Trump Judge Daniel P. Collins cast the deciding vote in an October 2021 case rejecting an appeal from an individual on death row. In McGill v. Shinn, Collins joined a 2-1 Ninth Circuit panel decision rejecting the claim that the death sentence was improper and violated the Constitution’s Ex Post Facto clause because the government had sentenced a man to death based on a sentencing law that did not exist when he committed the acts he was prosecuted for.
Leroy McGill was arrested after participating in action that resulted in the death of his former housemate in June 2002. McGill suffered from several drug addictions and a history of childhood abuse that a neuropsychologist testified left him vulnerable to emotional manipulation by his then-girlfriend, who encouraged the conduct. McGill was nonetheless convicted of first-degree murder and was sentenced to death.
McGill’s death sentence occurred even though, at the time he committed the conduct, Arizona did not have an enforceable death penalty provision on the books. Earlier in 2002, the Supreme Court had overturned Arizona’s death penalty law, holding that the discretion it gave judges in imposing the death penalty was unconstitutional. A month later, Arizona updated its law to give juries the ultimate power to impose the death penalty. However, Arizona did not update its death penalty laws until after McGill committed the acts in question, meaning McGill was sentenced under a law that did not exist when he carried out the acts for which he was convicted.

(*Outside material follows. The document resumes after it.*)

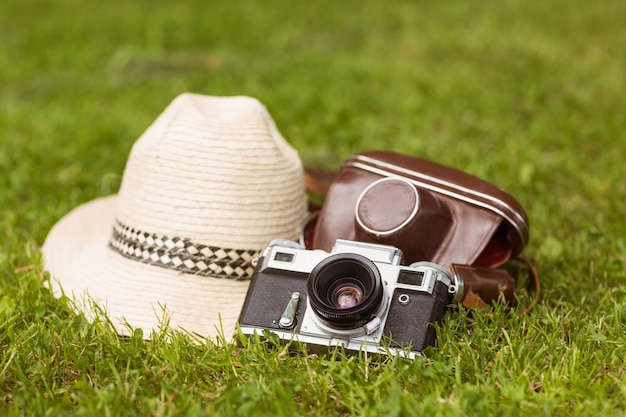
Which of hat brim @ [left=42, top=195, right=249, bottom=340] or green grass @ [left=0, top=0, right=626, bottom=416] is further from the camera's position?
hat brim @ [left=42, top=195, right=249, bottom=340]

McGill appealed his sentence and argued, among other things, that it violates the Ex Post Facto Clause of the Constitution’s prohibition on retroactive punishments. Both the Arizona Supreme Court and a federal district court ruled against McGill. With Trump judge Collins’ deciding vote, the Ninth Circuit panel similarly upheld McGill’s sentence.
The Supreme Court has previously ruled that for a conviction to violate the Ex Post Facto Clause, it must have been retroactive, have disadvantaged the defendant in some way, and must have substantively changed the punishment in a way that is not merely procedural. While the majority in the Ninth Circuit’s decision acknowledged that McGill’s sentence met the first two of these requirements, it maintained that the changes made to Arizona’s death penalty law were “plainly procedural, not substantive,” because only the procedure used to sentence individuals to death ultimately changed. The majority claimed that McGill therefore received “fair warning as to the degree of culpability which the State ascribed to the act of murder.”

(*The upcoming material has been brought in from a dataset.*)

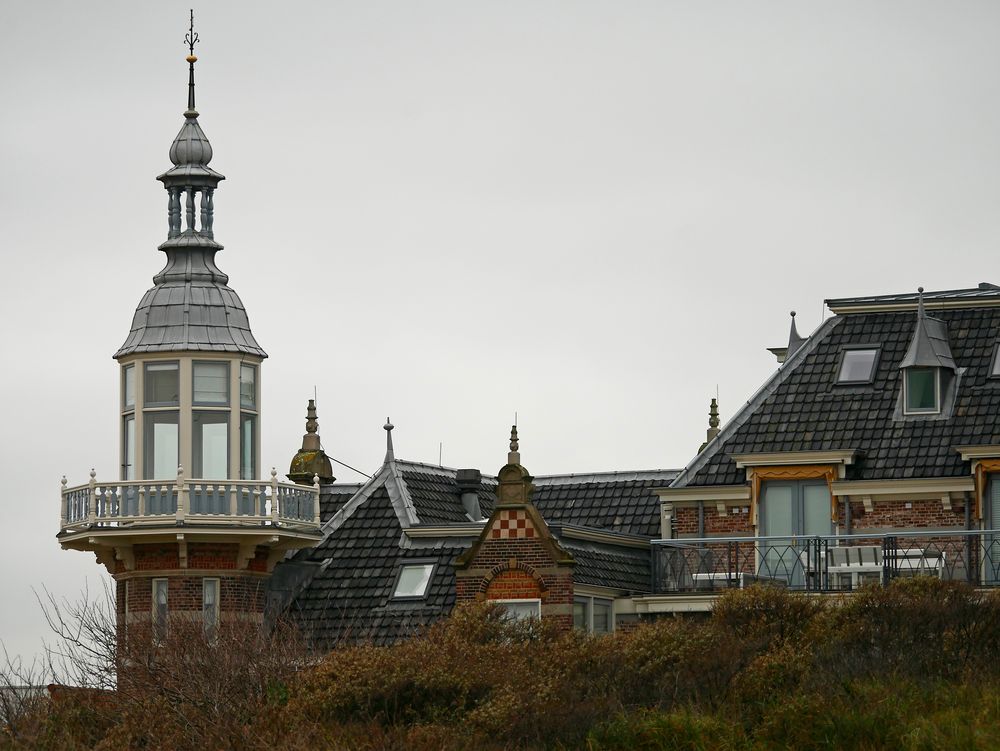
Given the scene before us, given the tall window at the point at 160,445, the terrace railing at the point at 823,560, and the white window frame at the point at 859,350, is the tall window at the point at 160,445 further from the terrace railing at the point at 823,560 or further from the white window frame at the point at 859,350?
the white window frame at the point at 859,350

Judge Milan Smith, who was nominated by President George W Bush, strongly dissented, explaining that the changes to Arizona’s death penalty law after McGill’s acts were not merely procedural. Changing the law from “no possibility of the death penalty to possibility of the death penalty” was entirely a substantive change, Smith maintained, because “there was no risk that McGill would be sentenced to death for his crimes at the time they were committed”. In short, if Arizona had not updated its death penalty statute before McGill’s conviction, he could only have received a sentence of life in prison. Instead, he was sentenced to death, a drastically different outcome going far beyond procedure.

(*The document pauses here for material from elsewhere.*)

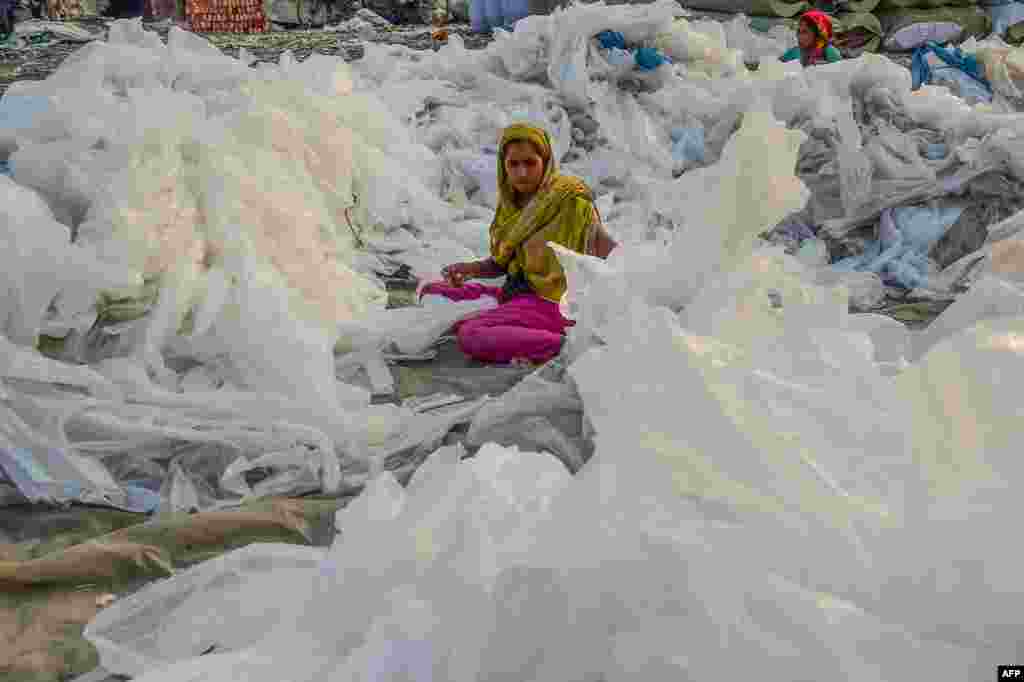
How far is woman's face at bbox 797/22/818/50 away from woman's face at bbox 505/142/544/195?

There was no disagreement among the three judges that McGill deserves to be punished severely. However, under the majority’s view thanks to Trump judge Collins, McGill received the ultimate punishment under a death sentence law that did not exist at the time he committed the crime for which he was convicted. The Constitution’s Ex Post Facto Clause embodies the principle of equal justice for all by ensuring no individual can face punishment under a law applied retroactively. The majority’s ruling, made possible by Trump judge Collins, subverts the meaning of this clause by claiming decisions of life and death are mere technicalities. This case illustrates the importance of confirming judges, as part of our fight for our courts, who will consistently vote to uphold the Constitution and all its protections.
Note: Andrew Kliewer is a law student fellow at People For the American Way.